Ladue Market building undergoes $2.5 million renovation

A historic property on the 91st block of Clayton Road in Ladue is breathing fresh air thanks to its new owner who has dedicated his renovation business to the project both as the contractor and a future user of the building.

Randy Renner, owner of Period Restoration in St. Louis, now owns what is considered Ladue’s oldest store. Known today as the Ladue Market, the building was built in 1928 as Meyer’s Market and owned and operated by four generations of the Meyers family for 91 years before closing in early 2020.

Renner is investing $2.5 million to bring back what a preservation historian called its “distinctive Tudor Revival structure,” which received recognition for “excellent continuing use” from the St. Louis County Historic Building Commission in 1985.

“We don’t do a ton of commercial work, but we do some,” Renner noted.
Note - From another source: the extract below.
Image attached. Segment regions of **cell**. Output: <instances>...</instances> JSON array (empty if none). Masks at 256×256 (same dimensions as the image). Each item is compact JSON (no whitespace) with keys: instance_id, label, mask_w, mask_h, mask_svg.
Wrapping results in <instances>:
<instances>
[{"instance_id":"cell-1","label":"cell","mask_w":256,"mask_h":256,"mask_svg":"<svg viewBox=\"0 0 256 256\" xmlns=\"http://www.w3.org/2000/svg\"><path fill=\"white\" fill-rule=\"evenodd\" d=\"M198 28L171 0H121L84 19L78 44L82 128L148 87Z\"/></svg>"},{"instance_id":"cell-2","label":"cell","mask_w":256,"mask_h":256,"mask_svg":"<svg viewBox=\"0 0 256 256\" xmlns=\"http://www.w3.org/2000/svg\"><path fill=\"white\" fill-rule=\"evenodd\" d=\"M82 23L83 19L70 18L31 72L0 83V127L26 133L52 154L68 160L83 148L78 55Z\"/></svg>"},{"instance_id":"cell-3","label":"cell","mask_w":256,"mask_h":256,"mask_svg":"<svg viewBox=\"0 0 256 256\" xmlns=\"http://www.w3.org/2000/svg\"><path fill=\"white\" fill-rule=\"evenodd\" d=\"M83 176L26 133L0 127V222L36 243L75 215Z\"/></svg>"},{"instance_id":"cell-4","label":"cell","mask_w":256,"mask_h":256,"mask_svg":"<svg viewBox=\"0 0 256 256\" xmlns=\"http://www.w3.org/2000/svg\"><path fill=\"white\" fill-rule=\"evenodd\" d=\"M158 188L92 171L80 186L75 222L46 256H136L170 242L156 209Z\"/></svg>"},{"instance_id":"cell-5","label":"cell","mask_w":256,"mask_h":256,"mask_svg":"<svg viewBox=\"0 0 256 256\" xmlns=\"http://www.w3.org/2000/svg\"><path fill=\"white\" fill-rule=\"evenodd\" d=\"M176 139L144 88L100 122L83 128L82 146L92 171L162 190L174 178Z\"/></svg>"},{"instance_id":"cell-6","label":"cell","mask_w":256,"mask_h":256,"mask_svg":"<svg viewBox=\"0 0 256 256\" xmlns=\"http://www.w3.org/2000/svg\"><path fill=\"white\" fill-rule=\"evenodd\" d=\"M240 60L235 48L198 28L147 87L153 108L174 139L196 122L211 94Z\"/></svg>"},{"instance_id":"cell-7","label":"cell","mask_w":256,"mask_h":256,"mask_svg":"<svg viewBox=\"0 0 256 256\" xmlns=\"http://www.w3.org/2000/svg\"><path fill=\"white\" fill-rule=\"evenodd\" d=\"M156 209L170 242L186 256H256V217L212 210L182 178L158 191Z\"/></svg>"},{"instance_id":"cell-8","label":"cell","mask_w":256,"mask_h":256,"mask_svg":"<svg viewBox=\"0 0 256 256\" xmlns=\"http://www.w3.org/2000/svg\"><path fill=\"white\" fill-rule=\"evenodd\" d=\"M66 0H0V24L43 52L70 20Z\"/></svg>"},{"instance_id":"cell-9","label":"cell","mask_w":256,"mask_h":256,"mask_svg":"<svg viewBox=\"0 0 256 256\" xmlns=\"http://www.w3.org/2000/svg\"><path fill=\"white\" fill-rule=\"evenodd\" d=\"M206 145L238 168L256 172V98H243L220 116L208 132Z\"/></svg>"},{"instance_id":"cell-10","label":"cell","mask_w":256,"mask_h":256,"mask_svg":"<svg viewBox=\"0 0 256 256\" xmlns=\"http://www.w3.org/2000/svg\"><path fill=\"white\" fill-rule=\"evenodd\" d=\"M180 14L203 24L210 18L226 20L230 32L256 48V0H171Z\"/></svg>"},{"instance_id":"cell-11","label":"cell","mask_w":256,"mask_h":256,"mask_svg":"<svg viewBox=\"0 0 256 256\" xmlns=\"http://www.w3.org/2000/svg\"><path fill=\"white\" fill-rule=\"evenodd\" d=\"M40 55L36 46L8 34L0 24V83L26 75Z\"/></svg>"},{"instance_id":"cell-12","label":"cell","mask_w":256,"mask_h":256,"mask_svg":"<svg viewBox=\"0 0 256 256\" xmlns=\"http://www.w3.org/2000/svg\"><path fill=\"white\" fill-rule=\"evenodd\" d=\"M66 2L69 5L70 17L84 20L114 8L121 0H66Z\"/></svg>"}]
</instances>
The company also recently purchased the Katie’s Pizza & Pasta Osteria building on Clayton Road and is converting it into a 10-unit apartment building.

In its new incarnation, not only will the Ladue Market building return to its architectural roots, but it will house a business showroom for a premier new entity, Stonehall Cabinet Company, on the first floor and Period Restoration’s company offices on the second floor.

“We went to great lengths to put the building back to its original look,” Renner said. “We took off the overhang, which blocked the windows; went back to the mahogany storefront-style windows — there was absolutely no natural light into the interior; put on a new, multicolored slate roof; and brought back the full 14-ft.-tall ceilings.” Demolition of the interior took about two months. 

Period Restoration self-performed the new roof, along with framing and millwork on the property, and is using contractors for plumbing and electrical work, as well as landscape architecture and design. 

Challenges have been similar to what the entire construction industry has experienced in the past couple of years, Renner said.

“We’re suffering from a labor shortage and it takes longer to get materials, supplies and appliances, so jobs take longer.

Nevertheless, this historical transformation has been moving quickly: Renner started renovations on the property in November 2021 and expects to be finished in November of this year.

Rather than give it a new name, Renner expects to continue referring to the building as the Ladue Market, even though it will no longer retain its historic function as a grocery store, because “that gives credence to the building’s history in the community.”